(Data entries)
-*-

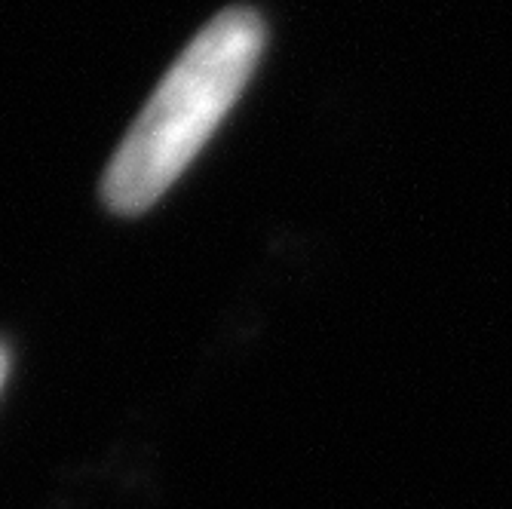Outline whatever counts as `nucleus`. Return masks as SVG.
<instances>
[{
  "label": "nucleus",
  "instance_id": "obj_2",
  "mask_svg": "<svg viewBox=\"0 0 512 509\" xmlns=\"http://www.w3.org/2000/svg\"><path fill=\"white\" fill-rule=\"evenodd\" d=\"M7 375H10V353H7V347H4V344H0V390H4Z\"/></svg>",
  "mask_w": 512,
  "mask_h": 509
},
{
  "label": "nucleus",
  "instance_id": "obj_1",
  "mask_svg": "<svg viewBox=\"0 0 512 509\" xmlns=\"http://www.w3.org/2000/svg\"><path fill=\"white\" fill-rule=\"evenodd\" d=\"M261 50L264 22L249 7L218 13L188 43L102 178V197L114 212H148L172 188L243 96Z\"/></svg>",
  "mask_w": 512,
  "mask_h": 509
}]
</instances>
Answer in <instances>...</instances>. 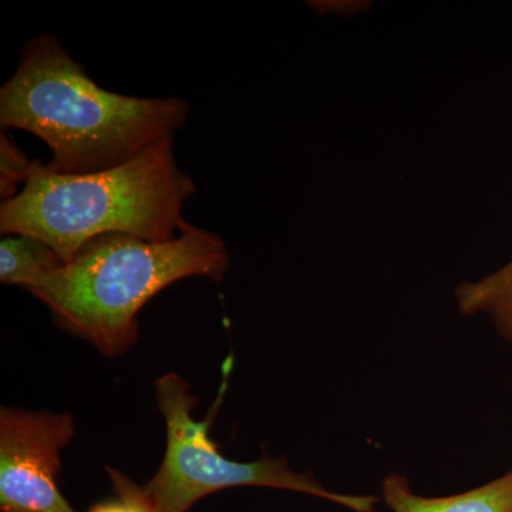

-*-

» Brief
Present every line of the data above as a numbered list, skipping blank lines and omitting the pictures.

» Exercise output
1. Outline whatever counts as `nucleus`. Return masks as SVG.
2. <instances>
3. [{
4.   "label": "nucleus",
5.   "instance_id": "obj_2",
6.   "mask_svg": "<svg viewBox=\"0 0 512 509\" xmlns=\"http://www.w3.org/2000/svg\"><path fill=\"white\" fill-rule=\"evenodd\" d=\"M7 375H10V353H7V347H4V344H0V390H4Z\"/></svg>",
7.   "mask_w": 512,
8.   "mask_h": 509
9. },
10. {
11.   "label": "nucleus",
12.   "instance_id": "obj_1",
13.   "mask_svg": "<svg viewBox=\"0 0 512 509\" xmlns=\"http://www.w3.org/2000/svg\"><path fill=\"white\" fill-rule=\"evenodd\" d=\"M261 50L264 22L249 7L218 13L188 43L102 178V197L114 212H148L172 188L243 96Z\"/></svg>",
14.   "mask_w": 512,
15.   "mask_h": 509
16. }]
17. </instances>
18. Answer in <instances>...</instances>. 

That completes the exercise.